Despite escalating daily assaults by police and soldiers on peaceful mass demonstrations that have left more than 30 dead, hundreds wounded, and over 1,500 jailed, opponents of the Feb. 1 military coup in Myanmar are continuing to protest across the country, in small towns and big cities.
Their heroic struggle has won the admiration and support of workers and farmers worldwide. Demonstrations in support of their actions have taken place in New York, Los Angeles, New Zealand, a number of Southeast Asian countries and elsewhere over the last few days.
The military junta Feb. 26-28 unleashed its biggest assaults since the coup. Cops and soldiers used rubber bullets, slingshots, tear gas, water cannons, truncheons and live ammunition to break up actions, arresting and beating protesters, striking workers and journalists. The junta’s Myanmar Radio and Television agency reported that 479 were arrested on Feb. 28 alone.
In the first days of the coup the junta arrested scores of leaders of the National League for Democracy, the bourgeois party that won last November’s elections in a landslide. On Feb. 26 the military announced it had declared 16 labor unions and farmers associations “unlawful.” There are warrants out for the arrest of trade union leaders. Some bosses have been turning the names and addresses of union activists over to the junta.
In Monywa, in the Sagaing region in the north — just across the river from copper mines where thousands of workers went on strike to protest the coup — police and soldiers detonated stun grenades, fired guns and beat protesters Feb. 28. They raided a Buddhist monastery where protesters had taken refuge.
Determination to bring junta down
On March 1, the day after the most killings since the coup began, tens of thousands once again took to the streets across the country, from Myitthar, a small town in the middle of rice paddies and farmland, to Mandalay, the country’s second largest city, where several people have been killed.
Garment and other workers in Yangon, the largest city, are continuing their strikes and protests.
In Dawei, a town in southeastern Myanmar where five were killed Feb. 28, groups of protesters marched through the city March 1 to the applause of bystanders, who gave them the three finger salute of defiance to military rule.
Similar scenes are taking place daily across the country with protesters demanding freedom for political prisoners, reinstating the winners of the November elections and equal treatment for ethnic minorities.
Discrimination and oppression of ethnic minorities has marked the country’s history since the early days of British colonial rule, conquered in a series of bloody wars beginning in 1824.
Gen. Min Aung Hlaing, the head of the military junta, overthrew the National League for Democracy government headed by Aung San Suu Kyi before the new parliament could meet. The generals claim that Suu Kyi’s victory was the result of fraud.

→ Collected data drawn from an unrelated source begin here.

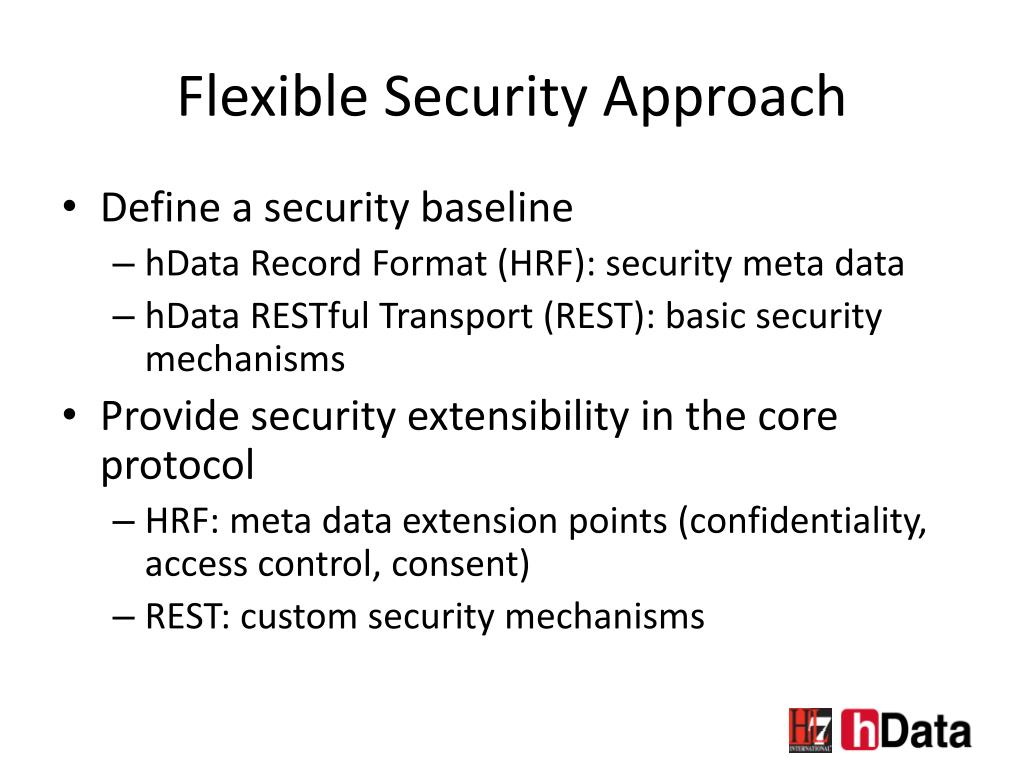 Flexible Security Approach

• Define a security baseline
– hData Record Format (HRF): security meta data
– hData RESTful Transport (REST): basic security mechanisms
• Provide security extensibility in the core protocol
– HRF: meta data extension points (confidentiality, access control, consent)
– REST: custom security mechanisms

HL7 INTERNATIONAL hData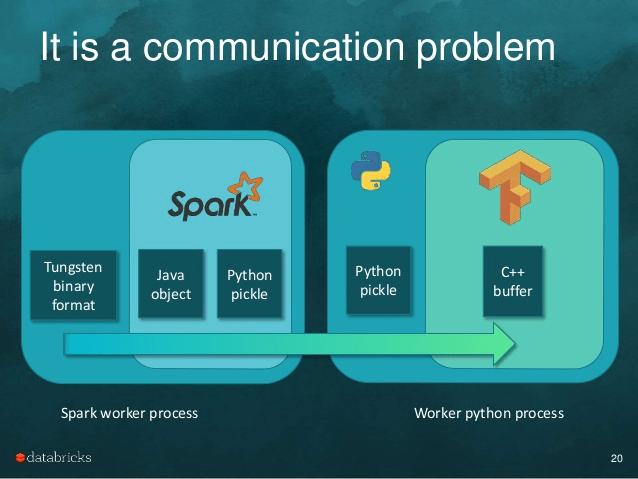 It is a communication problem

Spark

Tungsten binary format

Java object

Python pickle

Python pickle

C++ buffer

Spark worker process

Worker python process

databricks

20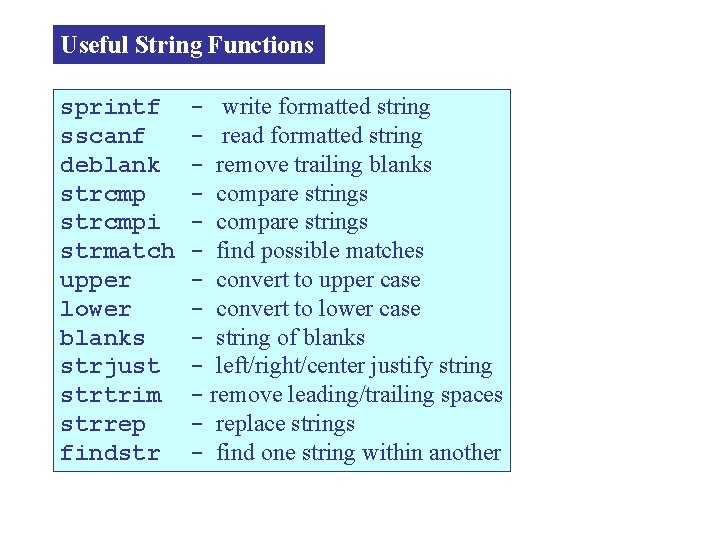 Useful String Functions

sprintf - write formatted string
sscanf - read formatted string
deblank - remove trailing blanks
strcmp - compare strings
strcmpi - compare strings
strmatch - find possible matches
upper - convert to upper case
lower - convert to lower case
blanks - string of blanks
strjust - left/right/center justify string
strtrim - remove leading/trailing spaces
strrep - replace strings
findstr - find one string within another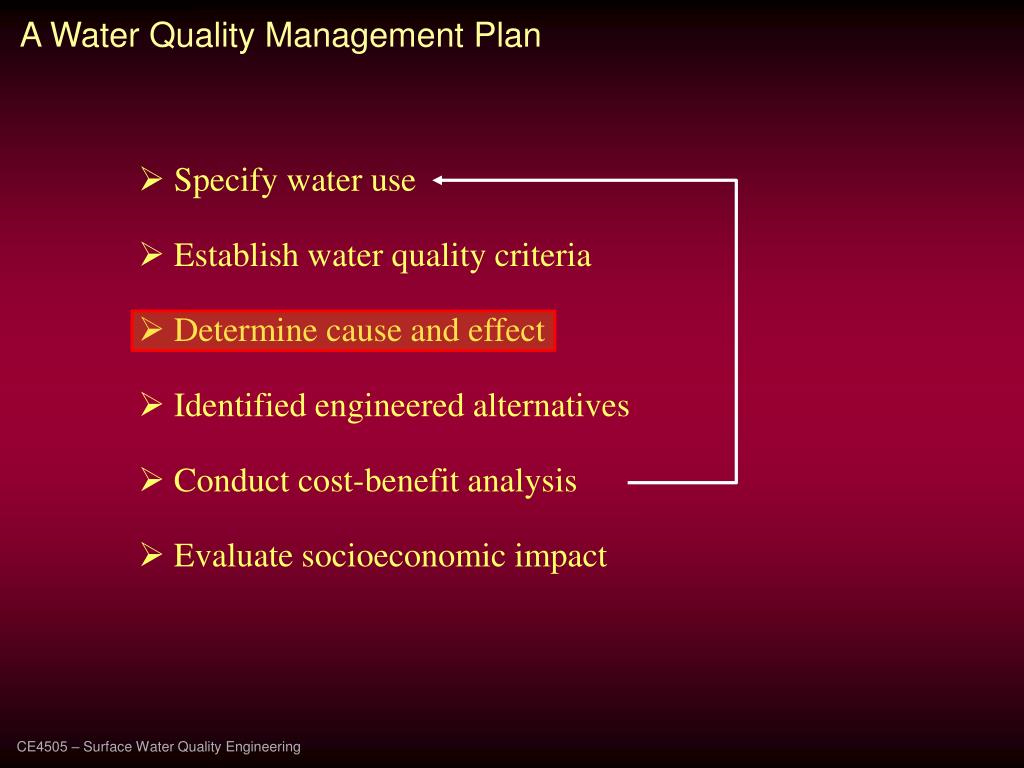 A Water Quality Management Plan

➢ Specify water use

➢ Establish water quality criteria

➢ Determine cause and effect

➢ Identified engineered alternatives

➢ Conduct cost-benefit analysis

➢ Evaluate socioeconomic impact

CE4505 – Surface Water Quality Engineering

Suu Kyi — the daughter of Aung San, a leader of the fight for independence from Britain — became the symbol of the fight against military rule when she returned to the country in 1988 after years in exile, and began speaking out against then-ruler Gen. Ne Win. A popular rebellion broke out that year but was crushed in blood.

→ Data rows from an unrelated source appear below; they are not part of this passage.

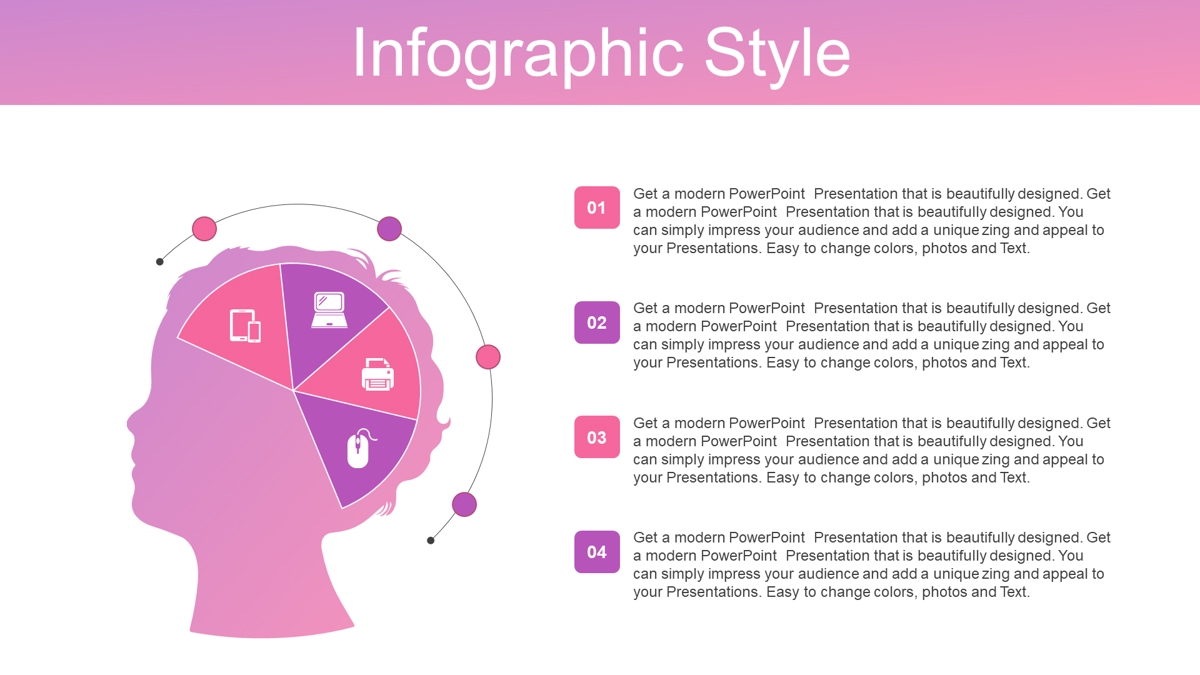 Infographic Style

01

Get a modern PowerPoint Presentation that is beautifully designed. Get a modern PowerPoint Presentation that is beautifully designed. You can simply impress your audience and add a unique zing and appeal to your Presentations. Easy to change colors, photos and Text.

02

Get a modern PowerPoint Presentation that is beautifully designed. Get a modern PowerPoint Presentation that is beautifully designed. You can simply impress your audience and add a unique zing and appeal to your Presentations. Easy to change colors, photos and Text.

03

Get a modern PowerPoint Presentation that is beautifully designed. Get a modern PowerPoint Presentation that is beautifully designed. You can simply impress your audience and add a unique zing and appeal to your Presentations. Easy to change colors, photos and Text.

04

Get a modern PowerPoint Presentation that is beautifully designed. Get a modern PowerPoint Presentation that is beautifully designed. You can simply impress your audience and add a unique zing and appeal to your Presentations. Easy to change colors, photos and Text.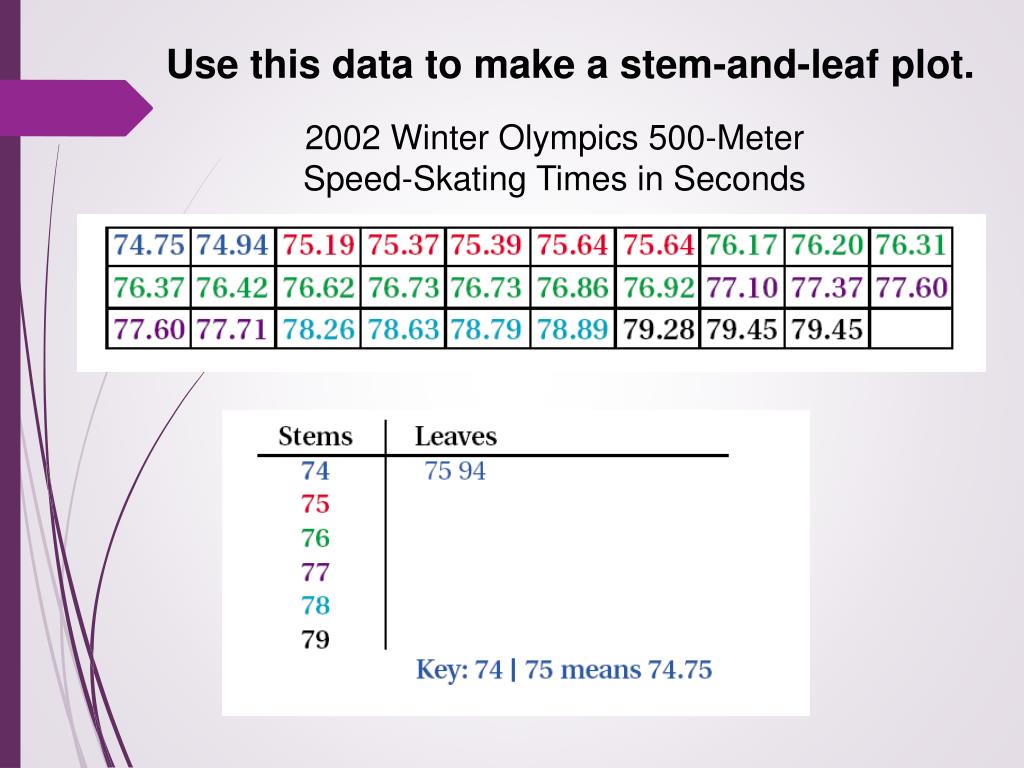 Use this data to make a stem-and-leaf plot.

2002 Winter Olympics 500-Meter Speed-Skating Times in Seconds

| 74.75 | 74.94 | 75.19 | 75.37 | 75.39 | 75.64 | 75.64 | 76.17 | 76.20 | 76.31 |
|---|---|---|---|---|---|---|---|---|---|
| 76.37 | 76.42 | 76.62 | 76.73 | 76.73 | 76.86 | 76.92 | 77.10 | 77.37 | 77.60 |
| 77.60 | 77.71 | 78.26 | 78.63 | 78.79 | 78.89 | 79.28 | 79.45 | 79.45 | |

| Stems | Leaves |
|---|---|
| 74 | 75 94 |
| 75 | |
| 76 | |
| 77 | |
| 78 | |
| 79 | |

Key: 74 | 75 means 74.75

Her popularity grew during the nearly 15 years she spent in detention between 1989 and 2010. Starting in 2010 the military regime began lifting some restrictions on democratic rights leading to parliamentary elections. Still, the military imposed a constitution in 2008 that guaranteed them 25% of the seats, giving them veto power, and permanent control over three of the key government ministries.
Suu Kyi became head of the government in 2016 after her party swept the elections. Despite often tense relations with the top military officials, she became the main public defender of the military’s repression of the Rohingya minority in Rakine province, including the forced expulsion of 700,000 in 2017.

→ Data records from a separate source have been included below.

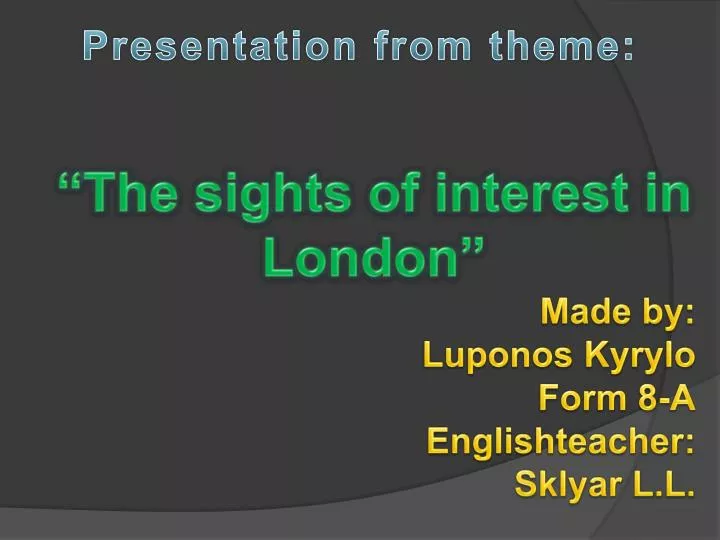 Presentation from theme:

“The sights of interest in London”

Made by:
Luponos Kyrylo
Form 8-A
Englishteacher:
Sklyar L.L.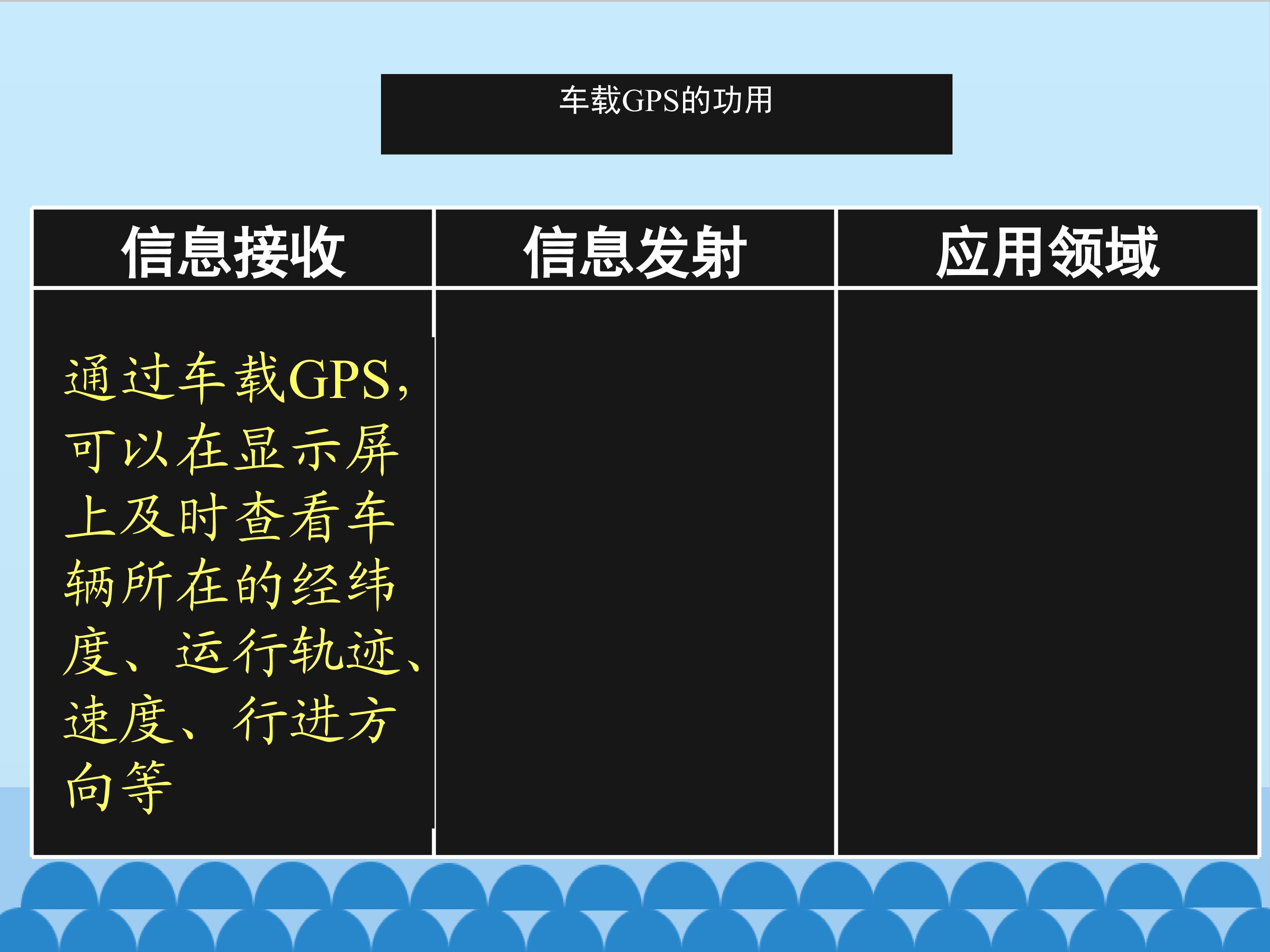 车载GPS的功用

| 信息接收 | 信息发射 | 应用领域 |
|---|---|---|
| 通过车载GPS，可以在显示屏上及时查看车辆所在的经纬度、运行轨迹、速度、行进方向等 | | |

The National League for Democracy government removed additional restrictions on democratic rights, but it also used colonial-era laws to jail journalists who were critical of the government, especially its treatment of ethnic minorities.
Hated overnight guest law
In her first year as head of the government, the hated “overnight guest registration” law was repealed. Under that law anyone who stayed somewhere besides their own home overnight had to register with the government under penalty of fines and arrest.
After the coup the junta reinstated the law, seeking to make it difficult for union and protest leaders to find a safe haven.
Myanmar, known as Burma until 1989, is a country of some 54 million people. Over 60% percent of its people are from the Bamar ethnic group.
Over the last 10 years, as the Myanmar economy opened more to the world capitalist market, the country became a center for world garment production. U.S. corporations, like Gap, as well as companies based in China, Japan and Singapore, set up shop to take advantage of wages that are even lower than in Vietnam and Cambodia. Many of these foreign capitalists formed profitable joint ventures with military-owned corporations, not only in garment, but also in large copper mines, jade production and oil.
At the same time, some 70% of Myanmar’s population live in the countryside, most with no electricity, no running water, no cooking gas. One-third of those living in rural areas are landless peasants.
As the working class in Myanmar grew, so did fights to form unions and struggles for better wages and working conditions. Small farmers have fought moves to take away their farms.
Workers, farmers, and members of all ethnic minorities have joined together in the fight against the military regime. In a March 2 statement, the newly formed General Strike Committee of Nationalities — made up of youth from 27 ethnic groups — declared “its full support” for the Civil Disobedience Movement fighting to oust the junta.